A block of mass M is projected up a frictionless inclined plane with a speed VO. The angle of incline is given as theta.
a. How far up the plane does it go?
b. How much time does it take to get there?
I was stuck after Fg(cos(theta+90)= Ma_x
gcos(90+theta)/M = a_x
can someone please help me
kinetic energy at bottom = (1/2) M Vo^2
= potential energy at to when it stops
= m g h = M g (x sin theta)
so
(1/2) M Vo^2 = M g x sin thets
x = Vo^2/(2 g sin theta)
average speed = Vo/2
time = distance/average speed
= Vo^2/(2 g sin theta)] / [ Vo/2)]
= Vo/(g sin theta)
thanks but my instrutor don't want me to use energy to solve the problem since we havnt learn it yet, can you do it using newton's law?
Certainly! Let's break down the problem step by step to find the answers to both parts.
a. How far up the plane does the block go?
To determine the distance the block travels up the inclined plane, we can use the equations of motion. Since there is no friction, the only force acting on the block is its weight component parallel to the inclined plane, which we can call Fg_parallel.
To find Fg_parallel, we need to resolve the weight (Fg) of the block into its components. The weight of the block is given by Fg = M * g, where M is the mass of the block and g is the acceleration due to gravity.
Now, let's resolve the weight vector into its components. The weight vector can be broken down into two components: Fg_parallel, acting parallel to the inclined plane, and Fg_perpendicular, acting perpendicular to the inclined plane. We get:
Fg_parallel = Fg * sin(theta)
Fg_perpendicular = Fg * cos(theta)
Since the inclined plane is frictionless, there is no force parallel to the plane acting on the block, except the component of weight parallel to the plane (Fg_parallel).
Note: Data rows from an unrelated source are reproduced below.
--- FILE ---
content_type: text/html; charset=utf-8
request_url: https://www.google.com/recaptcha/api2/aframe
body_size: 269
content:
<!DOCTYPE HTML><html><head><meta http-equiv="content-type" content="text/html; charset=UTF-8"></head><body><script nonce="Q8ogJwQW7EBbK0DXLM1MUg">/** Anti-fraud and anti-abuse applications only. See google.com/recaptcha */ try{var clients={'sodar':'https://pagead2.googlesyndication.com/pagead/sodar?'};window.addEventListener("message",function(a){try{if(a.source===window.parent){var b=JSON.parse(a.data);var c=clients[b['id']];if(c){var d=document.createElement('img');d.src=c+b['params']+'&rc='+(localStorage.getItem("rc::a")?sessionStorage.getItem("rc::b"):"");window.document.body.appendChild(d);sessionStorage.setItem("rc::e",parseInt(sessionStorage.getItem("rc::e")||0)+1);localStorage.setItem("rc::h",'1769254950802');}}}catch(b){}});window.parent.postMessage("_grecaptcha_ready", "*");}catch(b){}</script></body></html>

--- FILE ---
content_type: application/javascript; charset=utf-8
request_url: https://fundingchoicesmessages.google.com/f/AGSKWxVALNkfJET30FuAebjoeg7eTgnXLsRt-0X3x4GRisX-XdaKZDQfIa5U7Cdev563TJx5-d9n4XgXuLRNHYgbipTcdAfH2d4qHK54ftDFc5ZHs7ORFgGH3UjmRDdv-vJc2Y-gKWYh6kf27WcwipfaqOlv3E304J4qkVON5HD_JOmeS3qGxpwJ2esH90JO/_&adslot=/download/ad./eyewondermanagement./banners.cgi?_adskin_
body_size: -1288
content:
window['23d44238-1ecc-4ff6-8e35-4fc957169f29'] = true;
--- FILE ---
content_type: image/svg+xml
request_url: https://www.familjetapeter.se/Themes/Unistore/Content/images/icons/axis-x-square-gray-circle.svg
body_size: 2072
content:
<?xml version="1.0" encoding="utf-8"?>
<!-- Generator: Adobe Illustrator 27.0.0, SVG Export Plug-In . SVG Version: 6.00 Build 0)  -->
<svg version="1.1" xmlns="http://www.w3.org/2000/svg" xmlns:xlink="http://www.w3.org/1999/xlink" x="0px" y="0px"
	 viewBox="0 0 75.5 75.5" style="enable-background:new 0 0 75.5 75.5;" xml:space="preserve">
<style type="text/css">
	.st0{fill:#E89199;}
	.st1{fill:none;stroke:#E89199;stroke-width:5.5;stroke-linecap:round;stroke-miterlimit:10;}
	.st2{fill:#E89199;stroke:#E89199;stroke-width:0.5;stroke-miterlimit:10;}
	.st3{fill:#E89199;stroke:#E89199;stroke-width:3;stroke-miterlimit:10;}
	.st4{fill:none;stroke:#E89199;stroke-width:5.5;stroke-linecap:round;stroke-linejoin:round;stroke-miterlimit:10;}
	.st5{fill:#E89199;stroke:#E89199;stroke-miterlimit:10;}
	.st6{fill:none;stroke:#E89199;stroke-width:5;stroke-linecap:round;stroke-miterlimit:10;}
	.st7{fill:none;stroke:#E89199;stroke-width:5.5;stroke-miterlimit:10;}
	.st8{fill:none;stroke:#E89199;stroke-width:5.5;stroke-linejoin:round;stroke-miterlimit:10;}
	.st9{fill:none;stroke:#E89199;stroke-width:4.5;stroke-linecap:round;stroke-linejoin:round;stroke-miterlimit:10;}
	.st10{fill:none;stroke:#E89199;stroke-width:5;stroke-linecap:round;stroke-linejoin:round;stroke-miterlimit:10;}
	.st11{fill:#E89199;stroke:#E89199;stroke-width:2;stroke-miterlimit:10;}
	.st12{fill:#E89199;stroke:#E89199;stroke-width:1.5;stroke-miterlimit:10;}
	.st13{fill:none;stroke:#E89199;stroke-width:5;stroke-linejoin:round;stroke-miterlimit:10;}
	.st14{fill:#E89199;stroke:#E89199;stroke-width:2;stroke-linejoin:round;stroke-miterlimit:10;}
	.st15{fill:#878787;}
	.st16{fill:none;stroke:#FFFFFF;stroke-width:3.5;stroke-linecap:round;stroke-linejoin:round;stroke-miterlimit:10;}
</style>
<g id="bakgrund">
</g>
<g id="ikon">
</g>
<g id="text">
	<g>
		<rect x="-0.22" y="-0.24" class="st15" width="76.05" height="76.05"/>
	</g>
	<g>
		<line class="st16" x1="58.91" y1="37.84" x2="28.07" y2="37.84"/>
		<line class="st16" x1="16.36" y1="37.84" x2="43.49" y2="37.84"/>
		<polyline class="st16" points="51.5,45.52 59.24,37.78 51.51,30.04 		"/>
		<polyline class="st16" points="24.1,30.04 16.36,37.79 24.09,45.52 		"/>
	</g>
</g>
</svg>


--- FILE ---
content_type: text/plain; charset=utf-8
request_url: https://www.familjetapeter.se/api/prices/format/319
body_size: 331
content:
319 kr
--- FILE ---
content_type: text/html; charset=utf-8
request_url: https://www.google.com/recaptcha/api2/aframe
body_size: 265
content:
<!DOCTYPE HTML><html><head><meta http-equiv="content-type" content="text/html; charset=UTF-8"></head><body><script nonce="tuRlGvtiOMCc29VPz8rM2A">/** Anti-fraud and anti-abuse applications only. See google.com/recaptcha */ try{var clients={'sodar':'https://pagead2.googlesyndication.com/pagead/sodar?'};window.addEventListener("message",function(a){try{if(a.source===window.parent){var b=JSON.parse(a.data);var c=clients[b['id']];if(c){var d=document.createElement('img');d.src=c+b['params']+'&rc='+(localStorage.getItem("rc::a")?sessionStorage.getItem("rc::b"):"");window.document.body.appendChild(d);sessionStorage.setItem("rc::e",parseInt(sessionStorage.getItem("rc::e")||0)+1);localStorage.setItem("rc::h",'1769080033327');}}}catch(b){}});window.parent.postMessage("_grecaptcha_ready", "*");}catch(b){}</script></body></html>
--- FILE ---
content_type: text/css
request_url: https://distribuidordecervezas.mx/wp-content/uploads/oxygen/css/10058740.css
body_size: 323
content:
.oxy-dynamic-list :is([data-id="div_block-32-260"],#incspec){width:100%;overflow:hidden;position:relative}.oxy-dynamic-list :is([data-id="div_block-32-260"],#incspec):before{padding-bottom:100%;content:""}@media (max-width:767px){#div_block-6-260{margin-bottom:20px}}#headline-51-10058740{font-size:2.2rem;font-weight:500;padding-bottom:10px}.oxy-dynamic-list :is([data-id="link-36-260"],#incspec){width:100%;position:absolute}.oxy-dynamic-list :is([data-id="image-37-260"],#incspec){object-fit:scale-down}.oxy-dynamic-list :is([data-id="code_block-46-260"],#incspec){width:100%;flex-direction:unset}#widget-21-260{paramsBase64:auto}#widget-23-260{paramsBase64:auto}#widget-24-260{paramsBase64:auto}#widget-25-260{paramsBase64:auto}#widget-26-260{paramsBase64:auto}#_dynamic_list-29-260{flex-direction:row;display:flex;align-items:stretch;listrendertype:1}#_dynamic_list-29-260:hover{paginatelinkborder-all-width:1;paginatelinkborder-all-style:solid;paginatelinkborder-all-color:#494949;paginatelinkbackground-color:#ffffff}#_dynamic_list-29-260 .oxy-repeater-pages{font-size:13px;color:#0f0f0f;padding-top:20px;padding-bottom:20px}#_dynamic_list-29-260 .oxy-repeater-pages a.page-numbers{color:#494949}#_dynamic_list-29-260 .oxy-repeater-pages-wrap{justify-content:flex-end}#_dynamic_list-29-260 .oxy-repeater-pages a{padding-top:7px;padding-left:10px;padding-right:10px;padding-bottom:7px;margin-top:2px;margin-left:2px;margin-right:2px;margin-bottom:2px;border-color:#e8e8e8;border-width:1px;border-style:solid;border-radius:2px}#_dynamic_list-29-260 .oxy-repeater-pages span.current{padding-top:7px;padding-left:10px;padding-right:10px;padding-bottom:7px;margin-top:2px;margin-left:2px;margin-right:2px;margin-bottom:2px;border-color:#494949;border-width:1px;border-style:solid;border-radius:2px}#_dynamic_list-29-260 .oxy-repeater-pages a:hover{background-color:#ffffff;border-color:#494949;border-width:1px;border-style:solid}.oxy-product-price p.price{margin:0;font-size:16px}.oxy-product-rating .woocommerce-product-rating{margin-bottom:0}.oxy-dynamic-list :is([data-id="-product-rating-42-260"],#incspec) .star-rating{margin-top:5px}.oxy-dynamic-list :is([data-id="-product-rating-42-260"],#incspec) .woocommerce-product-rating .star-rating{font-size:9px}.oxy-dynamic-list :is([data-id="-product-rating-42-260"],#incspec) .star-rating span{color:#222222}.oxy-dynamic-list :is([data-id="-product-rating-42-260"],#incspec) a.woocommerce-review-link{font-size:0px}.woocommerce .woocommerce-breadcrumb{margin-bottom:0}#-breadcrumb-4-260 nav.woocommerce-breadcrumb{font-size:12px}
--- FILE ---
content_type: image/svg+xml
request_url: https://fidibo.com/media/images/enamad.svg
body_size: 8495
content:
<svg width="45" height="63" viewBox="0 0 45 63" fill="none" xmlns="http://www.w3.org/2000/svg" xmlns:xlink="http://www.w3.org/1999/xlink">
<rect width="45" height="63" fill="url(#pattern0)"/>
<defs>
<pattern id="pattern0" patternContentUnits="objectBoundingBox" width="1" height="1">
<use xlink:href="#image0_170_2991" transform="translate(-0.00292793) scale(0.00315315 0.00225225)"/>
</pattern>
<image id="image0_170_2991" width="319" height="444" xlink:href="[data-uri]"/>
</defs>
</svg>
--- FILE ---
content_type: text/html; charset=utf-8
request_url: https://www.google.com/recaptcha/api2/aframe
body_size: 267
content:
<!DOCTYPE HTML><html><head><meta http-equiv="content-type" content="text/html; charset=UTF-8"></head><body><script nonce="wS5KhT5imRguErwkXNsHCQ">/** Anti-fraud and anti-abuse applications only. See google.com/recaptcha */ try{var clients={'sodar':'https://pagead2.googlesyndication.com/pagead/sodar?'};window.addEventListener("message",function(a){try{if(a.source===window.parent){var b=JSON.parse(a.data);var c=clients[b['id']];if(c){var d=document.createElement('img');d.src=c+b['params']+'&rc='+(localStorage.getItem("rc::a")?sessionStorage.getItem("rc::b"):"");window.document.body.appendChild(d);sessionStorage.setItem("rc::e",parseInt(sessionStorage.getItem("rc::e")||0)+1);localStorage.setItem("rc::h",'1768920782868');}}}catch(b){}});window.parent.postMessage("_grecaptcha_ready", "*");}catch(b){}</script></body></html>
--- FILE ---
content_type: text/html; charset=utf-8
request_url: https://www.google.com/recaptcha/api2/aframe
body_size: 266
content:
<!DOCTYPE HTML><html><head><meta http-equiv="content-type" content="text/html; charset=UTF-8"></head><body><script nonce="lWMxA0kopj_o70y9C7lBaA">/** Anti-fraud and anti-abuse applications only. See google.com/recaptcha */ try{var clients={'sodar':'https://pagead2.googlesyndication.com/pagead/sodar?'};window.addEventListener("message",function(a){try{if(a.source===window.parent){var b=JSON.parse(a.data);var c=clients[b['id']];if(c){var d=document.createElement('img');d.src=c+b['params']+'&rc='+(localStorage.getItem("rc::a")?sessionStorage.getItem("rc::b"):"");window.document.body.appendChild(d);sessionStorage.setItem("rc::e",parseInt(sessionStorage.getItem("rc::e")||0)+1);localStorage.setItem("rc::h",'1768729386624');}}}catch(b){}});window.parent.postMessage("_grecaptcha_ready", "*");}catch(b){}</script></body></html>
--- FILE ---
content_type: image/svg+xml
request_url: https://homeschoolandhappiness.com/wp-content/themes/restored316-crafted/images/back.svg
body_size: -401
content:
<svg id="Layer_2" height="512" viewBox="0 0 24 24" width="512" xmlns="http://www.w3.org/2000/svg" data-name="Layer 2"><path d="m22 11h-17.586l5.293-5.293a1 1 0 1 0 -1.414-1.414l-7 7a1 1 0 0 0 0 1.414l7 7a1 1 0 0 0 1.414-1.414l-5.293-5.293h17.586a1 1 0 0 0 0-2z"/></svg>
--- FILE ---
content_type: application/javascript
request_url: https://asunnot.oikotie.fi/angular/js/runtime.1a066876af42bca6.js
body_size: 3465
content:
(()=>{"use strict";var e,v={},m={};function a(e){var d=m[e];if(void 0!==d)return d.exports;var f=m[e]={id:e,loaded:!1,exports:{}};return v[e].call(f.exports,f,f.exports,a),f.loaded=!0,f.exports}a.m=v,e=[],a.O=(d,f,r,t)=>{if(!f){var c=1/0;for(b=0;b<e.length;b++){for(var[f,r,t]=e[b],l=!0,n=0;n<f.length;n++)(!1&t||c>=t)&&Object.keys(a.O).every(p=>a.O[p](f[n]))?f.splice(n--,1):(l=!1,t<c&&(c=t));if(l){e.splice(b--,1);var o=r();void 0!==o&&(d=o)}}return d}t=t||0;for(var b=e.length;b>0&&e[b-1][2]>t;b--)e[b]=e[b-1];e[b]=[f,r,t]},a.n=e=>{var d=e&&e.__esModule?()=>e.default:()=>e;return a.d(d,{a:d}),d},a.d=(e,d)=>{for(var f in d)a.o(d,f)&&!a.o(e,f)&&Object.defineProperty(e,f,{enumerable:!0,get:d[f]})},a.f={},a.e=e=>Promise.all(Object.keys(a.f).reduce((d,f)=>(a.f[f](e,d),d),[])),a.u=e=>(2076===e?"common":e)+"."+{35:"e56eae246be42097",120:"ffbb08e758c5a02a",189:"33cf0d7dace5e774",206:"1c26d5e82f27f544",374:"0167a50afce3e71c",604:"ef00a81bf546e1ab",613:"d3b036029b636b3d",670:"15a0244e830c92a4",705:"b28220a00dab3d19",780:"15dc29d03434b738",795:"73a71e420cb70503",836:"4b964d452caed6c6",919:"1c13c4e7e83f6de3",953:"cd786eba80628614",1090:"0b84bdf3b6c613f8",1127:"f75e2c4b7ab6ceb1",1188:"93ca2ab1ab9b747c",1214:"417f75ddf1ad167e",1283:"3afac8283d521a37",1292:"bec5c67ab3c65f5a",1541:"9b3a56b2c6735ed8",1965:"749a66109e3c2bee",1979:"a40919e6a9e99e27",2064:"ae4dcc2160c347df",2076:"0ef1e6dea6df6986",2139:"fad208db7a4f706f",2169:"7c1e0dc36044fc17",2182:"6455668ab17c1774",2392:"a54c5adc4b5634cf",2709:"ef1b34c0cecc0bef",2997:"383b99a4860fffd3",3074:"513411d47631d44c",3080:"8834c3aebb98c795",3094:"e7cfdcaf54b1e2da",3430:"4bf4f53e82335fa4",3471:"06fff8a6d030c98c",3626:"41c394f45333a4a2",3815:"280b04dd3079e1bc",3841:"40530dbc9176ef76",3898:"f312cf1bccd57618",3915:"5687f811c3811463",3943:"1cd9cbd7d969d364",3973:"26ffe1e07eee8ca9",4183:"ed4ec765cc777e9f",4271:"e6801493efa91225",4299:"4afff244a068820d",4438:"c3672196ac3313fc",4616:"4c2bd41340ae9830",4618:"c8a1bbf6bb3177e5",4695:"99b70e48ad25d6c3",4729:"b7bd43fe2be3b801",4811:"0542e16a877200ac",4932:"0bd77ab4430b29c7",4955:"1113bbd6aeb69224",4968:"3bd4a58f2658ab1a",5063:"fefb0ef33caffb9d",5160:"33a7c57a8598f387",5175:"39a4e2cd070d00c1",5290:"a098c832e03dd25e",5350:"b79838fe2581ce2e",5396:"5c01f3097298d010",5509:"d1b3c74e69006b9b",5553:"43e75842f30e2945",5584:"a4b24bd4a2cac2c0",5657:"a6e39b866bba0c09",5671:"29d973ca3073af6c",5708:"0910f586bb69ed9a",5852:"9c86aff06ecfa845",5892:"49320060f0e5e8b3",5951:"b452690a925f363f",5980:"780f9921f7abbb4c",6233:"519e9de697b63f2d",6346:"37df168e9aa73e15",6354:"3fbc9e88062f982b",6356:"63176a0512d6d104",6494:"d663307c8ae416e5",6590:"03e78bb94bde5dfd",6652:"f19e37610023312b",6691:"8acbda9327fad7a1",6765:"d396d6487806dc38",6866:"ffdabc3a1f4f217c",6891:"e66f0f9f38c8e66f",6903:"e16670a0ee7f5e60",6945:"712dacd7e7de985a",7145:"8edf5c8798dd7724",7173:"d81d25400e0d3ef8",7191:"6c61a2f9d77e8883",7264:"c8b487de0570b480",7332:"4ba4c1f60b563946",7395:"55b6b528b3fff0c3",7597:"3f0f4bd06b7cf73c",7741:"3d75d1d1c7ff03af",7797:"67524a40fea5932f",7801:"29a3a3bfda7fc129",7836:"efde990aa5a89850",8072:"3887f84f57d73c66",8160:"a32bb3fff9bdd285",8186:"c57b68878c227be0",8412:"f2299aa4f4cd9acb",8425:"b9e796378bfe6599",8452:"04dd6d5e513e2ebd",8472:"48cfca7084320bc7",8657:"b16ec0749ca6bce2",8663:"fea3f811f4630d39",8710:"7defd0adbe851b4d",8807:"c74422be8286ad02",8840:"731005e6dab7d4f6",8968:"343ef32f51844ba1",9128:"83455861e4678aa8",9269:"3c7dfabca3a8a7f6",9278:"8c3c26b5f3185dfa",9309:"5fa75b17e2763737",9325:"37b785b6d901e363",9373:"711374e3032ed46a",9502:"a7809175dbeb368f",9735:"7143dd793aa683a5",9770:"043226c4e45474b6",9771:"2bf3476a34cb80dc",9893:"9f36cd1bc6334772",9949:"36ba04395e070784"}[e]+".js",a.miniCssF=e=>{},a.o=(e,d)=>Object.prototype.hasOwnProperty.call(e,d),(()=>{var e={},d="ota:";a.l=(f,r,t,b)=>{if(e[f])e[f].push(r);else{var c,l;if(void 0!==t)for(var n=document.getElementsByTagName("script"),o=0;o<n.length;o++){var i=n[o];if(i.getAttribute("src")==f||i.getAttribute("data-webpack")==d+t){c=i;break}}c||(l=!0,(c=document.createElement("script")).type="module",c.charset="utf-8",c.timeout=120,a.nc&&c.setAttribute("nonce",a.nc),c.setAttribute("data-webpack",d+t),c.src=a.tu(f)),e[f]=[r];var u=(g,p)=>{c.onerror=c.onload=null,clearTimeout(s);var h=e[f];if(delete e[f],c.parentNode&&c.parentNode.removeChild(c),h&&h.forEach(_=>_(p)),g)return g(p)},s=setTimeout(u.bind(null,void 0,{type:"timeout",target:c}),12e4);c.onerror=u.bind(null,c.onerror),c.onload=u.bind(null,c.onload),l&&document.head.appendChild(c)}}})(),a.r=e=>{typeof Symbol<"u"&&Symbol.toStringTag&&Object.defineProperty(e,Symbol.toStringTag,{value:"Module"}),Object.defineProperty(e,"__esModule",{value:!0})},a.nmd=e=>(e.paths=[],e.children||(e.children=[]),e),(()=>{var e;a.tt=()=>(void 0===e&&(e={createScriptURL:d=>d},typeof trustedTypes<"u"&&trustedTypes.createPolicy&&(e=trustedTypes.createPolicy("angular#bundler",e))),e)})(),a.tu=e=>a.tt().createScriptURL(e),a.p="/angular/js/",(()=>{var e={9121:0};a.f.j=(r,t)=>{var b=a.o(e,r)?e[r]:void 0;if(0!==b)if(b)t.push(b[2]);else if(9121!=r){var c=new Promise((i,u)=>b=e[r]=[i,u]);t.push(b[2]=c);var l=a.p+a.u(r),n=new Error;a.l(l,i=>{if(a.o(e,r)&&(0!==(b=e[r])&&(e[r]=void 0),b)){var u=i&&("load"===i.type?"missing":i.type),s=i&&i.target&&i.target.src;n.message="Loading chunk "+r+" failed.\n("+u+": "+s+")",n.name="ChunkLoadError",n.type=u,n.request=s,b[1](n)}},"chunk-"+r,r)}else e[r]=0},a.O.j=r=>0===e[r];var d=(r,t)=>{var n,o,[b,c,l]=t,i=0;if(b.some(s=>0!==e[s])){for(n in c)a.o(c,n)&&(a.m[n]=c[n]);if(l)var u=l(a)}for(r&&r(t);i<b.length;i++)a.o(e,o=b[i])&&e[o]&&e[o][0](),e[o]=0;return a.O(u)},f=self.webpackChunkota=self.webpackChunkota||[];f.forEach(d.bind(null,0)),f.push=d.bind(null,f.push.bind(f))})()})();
The net force acting on the block in the direction parallel to the inclined plane is equal to the product of its mass (M) and acceleration (a). Therefore, we have:
Fg_parallel = M * a
Substituting the values of Fg_parallel and Fg into the above equation, we get:
M * g * sin(theta) = M * a
Canceling out the mass from both sides, we get:
g * sin(theta) = a
The acceleration (a) can also be expressed as the derivative of velocity (v) with respect to time (t):
a = dv/dt
Integrating both sides of the equation, we can solve for the velocity (v) as a function of time (t):
v = ∫(g * sin(theta)) dt
v = g * sin(theta) * t
Now, let's find the time it takes for the block to reach the highest point (t_up) where its velocity becomes zero. At this point, the block will momentarily stop before reversing its direction due to gravity.
When the block reaches the highest point, its final velocity (vf) is zero. We can use the kinematic equation to find the time taken to reach this point:
vf = vo + a * t_up
Since vf = 0 at the highest point, the equation becomes:
0 = vo + (-g * sin(theta) * t_up)
Simplifying, we have:
t_up = vo / (g * sin(theta))
Now, to find the distance traveled up the inclined plane, we can use the equation of motion:
s = vo * t_up + 1/2 * (-g * sin(theta)) * t_up^2
Substituting the value of t_up into the equation, we get:
s = vo * (vo / (g * sin(theta))) + 1/2 * (-g * sin(theta)) * (vo / (g * sin(theta)))^2
Simplifying further, we have:
s = vo^2 / (2g * sin(theta))
Therefore, the distance the block travels up the inclined plane is given by:
s = vo^2 / (2g * sin(theta))
b. How much time does it take to get there?
As we calculated earlier, the time taken to reach the highest point (t_up) is given by:
t_up = vo / (g * sin(theta))
This is the same as the time it takes for the block to travel up the inclined plane.
To summarize:
a. The distance the block travels up the plane (s) is given by s = vo^2 / (2g * sin(theta))
b. The time it takes for the block to reach the highest point (t_up) is given by t_up = vo / (g * sin(theta))
I hope this explanation helps you understand how to approach and solve the problem.